Set down the full blog post about the Yale anti-Semitism conference, word for word.

→ **SOURCE PASSAGE**:
━━━━━━

Thursday, September 2, 2010

When A Conference on Jew-Hatred Turns Into Jew-Bashing – and One-Sided Scholarship

Organize a conference that invites virtually only hard-line Zionists (ranging in ideology from New Republic liberal hawks to Commentary neocons, with the occasional rightwinger settler) and you get the conference that Yale's Initiative for the Interdisciplinary Study of Anti-Semitism and the International Associations for the Study of Anti-Semitism sponsored last week.

Take a look at some of the plenary and keynote speakers: Irwin Cotler, Jeffrey Herf, Richard Landes, Deborah Lipstadt, Meir Litvak, Menahem Milson, Dina Porat, Milton Shain, Bassam Tibi (the token "good Muslim") and Ruth Wisse. Looks more like a conference sponsored by the Zionist Organization of America. Even one sponsored by the American Enterprise Institute would have better balance. Didn't see too many Jewish progressives invited (actually, I didn't see any.)

Do only hard-line Zionists care about anti-Semitism? No, not really. But the study of anti-Semitism has gravitated in that direction because it has been taken over by Israelis and Zionists, and is supported mostly by hard-line Zionist money. Sorry to be blunt, but I can think of no other explanation. Look at the comments by Israeli Foreign Ministry's Combating Anti-Semitism czar, Aviva Raz Shechter, one of the main keynote speakers at the conference, in an interview to the settler's radio station, Arutz Sheva:

I spoke of the new face of anti-Semitism which couches itself in the more trendy term known as anti-Zionism. College campuses are hotbeds for the apologists of terrorism who call themselves human rights activists. They reserve their harshest criticism for Israel, yet they remain silent in the face of Muslim human rights abuses that occur in such countries as the Sudan, Afghanistan, Pakistan, Iraq, Iran and other countries.

━━━━━━

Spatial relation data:
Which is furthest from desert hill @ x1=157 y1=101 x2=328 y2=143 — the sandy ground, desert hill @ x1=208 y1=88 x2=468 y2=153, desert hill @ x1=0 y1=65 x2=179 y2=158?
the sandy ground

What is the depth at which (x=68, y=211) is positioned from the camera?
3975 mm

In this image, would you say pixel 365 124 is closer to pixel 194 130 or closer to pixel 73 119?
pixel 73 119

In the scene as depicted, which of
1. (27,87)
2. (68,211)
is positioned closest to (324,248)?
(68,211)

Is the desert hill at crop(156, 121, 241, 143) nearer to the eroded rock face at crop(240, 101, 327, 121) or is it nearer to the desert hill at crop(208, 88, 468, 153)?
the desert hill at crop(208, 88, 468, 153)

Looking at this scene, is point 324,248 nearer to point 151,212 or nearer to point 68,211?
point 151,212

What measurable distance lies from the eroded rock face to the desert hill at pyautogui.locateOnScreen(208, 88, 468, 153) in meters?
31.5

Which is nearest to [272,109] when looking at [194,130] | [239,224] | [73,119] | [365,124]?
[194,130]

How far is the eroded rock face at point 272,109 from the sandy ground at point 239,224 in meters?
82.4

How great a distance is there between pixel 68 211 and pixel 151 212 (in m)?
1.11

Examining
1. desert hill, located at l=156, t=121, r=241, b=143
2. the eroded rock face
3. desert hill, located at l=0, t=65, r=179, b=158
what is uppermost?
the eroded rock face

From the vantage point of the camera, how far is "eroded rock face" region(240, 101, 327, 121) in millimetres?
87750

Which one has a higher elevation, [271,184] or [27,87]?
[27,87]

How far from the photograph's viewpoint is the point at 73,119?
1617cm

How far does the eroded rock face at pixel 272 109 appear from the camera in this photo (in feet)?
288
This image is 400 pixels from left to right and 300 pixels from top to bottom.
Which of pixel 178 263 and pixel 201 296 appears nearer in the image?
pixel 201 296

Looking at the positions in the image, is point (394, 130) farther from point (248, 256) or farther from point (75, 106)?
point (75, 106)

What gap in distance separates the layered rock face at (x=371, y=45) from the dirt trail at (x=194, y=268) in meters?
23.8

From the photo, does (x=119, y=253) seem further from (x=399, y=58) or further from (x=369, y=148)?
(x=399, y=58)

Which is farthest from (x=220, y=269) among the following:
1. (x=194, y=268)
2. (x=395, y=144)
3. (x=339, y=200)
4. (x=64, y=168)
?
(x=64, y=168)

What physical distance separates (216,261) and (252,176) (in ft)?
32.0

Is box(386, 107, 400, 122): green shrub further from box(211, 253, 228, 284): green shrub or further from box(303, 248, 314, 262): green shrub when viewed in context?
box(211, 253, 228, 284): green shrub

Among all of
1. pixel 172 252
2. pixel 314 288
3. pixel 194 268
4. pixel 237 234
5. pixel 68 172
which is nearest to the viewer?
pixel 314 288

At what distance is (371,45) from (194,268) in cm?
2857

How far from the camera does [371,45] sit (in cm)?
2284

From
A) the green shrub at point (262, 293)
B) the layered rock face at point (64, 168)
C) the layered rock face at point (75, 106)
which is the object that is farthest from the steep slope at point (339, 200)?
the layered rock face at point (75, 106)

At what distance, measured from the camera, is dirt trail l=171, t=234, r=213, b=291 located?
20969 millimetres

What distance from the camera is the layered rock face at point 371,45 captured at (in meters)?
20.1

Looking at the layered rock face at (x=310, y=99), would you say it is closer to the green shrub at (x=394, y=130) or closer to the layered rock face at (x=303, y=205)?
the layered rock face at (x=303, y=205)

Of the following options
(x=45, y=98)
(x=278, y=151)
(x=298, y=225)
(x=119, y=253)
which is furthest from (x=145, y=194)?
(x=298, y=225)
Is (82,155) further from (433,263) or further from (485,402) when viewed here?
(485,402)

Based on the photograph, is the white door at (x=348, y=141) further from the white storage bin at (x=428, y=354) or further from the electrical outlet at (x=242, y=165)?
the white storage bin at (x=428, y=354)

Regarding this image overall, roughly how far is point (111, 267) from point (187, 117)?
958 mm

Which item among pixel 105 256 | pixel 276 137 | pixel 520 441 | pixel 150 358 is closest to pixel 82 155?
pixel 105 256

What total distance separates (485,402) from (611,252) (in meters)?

━━━━━━

→ **SOLUTION BELOW**:
Thursday, September 2, 2010

When A Conference on Jew-Hatred Turns Into Jew-Bashing – and One-Sided Scholarship

Organize a conference that invites virtually only hard-line Zionists (ranging in ideology from New Republic liberal hawks to Commentary neocons, with the occasional rightwinger settler) and you get the conference that Yale's Initiative for the Interdisciplinary Study of Anti-Semitism and the International Associations for the Study of Anti-Semitism sponsored last week.

Take a look at some of the plenary and keynote speakers: Irwin Cotler, Jeffrey Herf, Richard Landes, Deborah Lipstadt, Meir Litvak, Menahem Milson, Dina Porat, Milton Shain, Bassam Tibi (the token "good Muslim") and Ruth Wisse. Looks more like a conference sponsored by the Zionist Organization of America. Even one sponsored by the American Enterprise Institute would have better balance. Didn't see too many Jewish progressives invited (actually, I didn't see any.)

Do only hard-line Zionists care about anti-Semitism? No, not really. But the study of anti-Semitism has gravitated in that direction because it has been taken over by Israelis and Zionists, and is supported mostly by hard-line Zionist money. Sorry to be blunt, but I can think of no other explanation. Look at the comments by Israeli Foreign Ministry's Combating Anti-Semitism czar, Aviva Raz Shechter, one of the main keynote speakers at the conference, in an interview to the settler's radio station, Arutz Sheva:

I spoke of the new face of anti-Semitism which couches itself in the more trendy term known as anti-Zionism. College campuses are hotbeds for the apologists of terrorism who call themselves human rights activists. They reserve their harshest criticism for Israel, yet they remain silent in the face of Muslim human rights abuses that occur in such countries as the Sudan, Afghanistan, Pakistan, Iraq, Iran and other countries.